January 9th, 2008 by Lloyd Gofton
If Hillary Clinton is to be believed it was her water works on Monday that secured her win in New Hampshire, as reported by the Guardian.
Although showing her human vulnerability will have undoubtedly won her more votes, was this really the key to her success?
On reading the account of Clinton’s victory it really brought home how much these old school tactics are still central to success in politics, and personally I find it a bit sickening and boring.
As a Brit watching from a far it’s easy to be critical, and I know our own politicians are just as guilty, and our voters just as naive, but wouldn’t it be wonderful to be treated like adults and cut through the games to get to the heart of the matter?
As a digital communicator I would love to turn to the web for a bit of honest two-way political communication, and politicians are embracing the web as a key route to specific voting groups.
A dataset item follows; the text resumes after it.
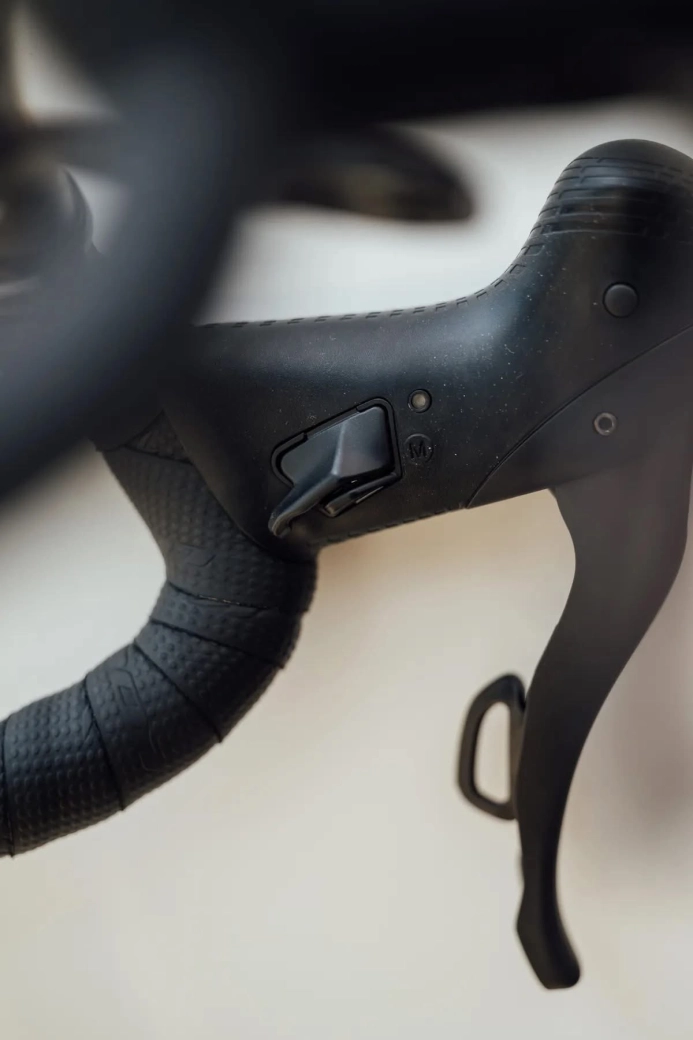 The 13v is about to reach the road with the new electronic group that Campagnolo is testing in competition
As Jeff Jarvis pointed out yesterday, Barack Obama has used the web strategically to reach the younger voter and get them interested again, which reflects how successful the web can be as a political machine. It also suggests that winning votes is more about hitting the right audiences with the right message, something that we should be familiar with, and something the web can do very well – at least for certain types of voters.
And there-in lies the problem. Could the web be a driver for more open and honest communications in politics? Yes. Is the web an increasingly important medium for political communications?Definitely. Will that reduce these ‘built for TV’ and cringeworthy displays? Probably not. At least not yet.
At the moment, the weapon of mass election is the TV, where a well crafted speech or public display of emotion can be much more powerful than a specialised campaign dealing with real issues.
Let’s hope the web becomes a more central political vehicle for the next US election, as I fear the next UK election will be too soon.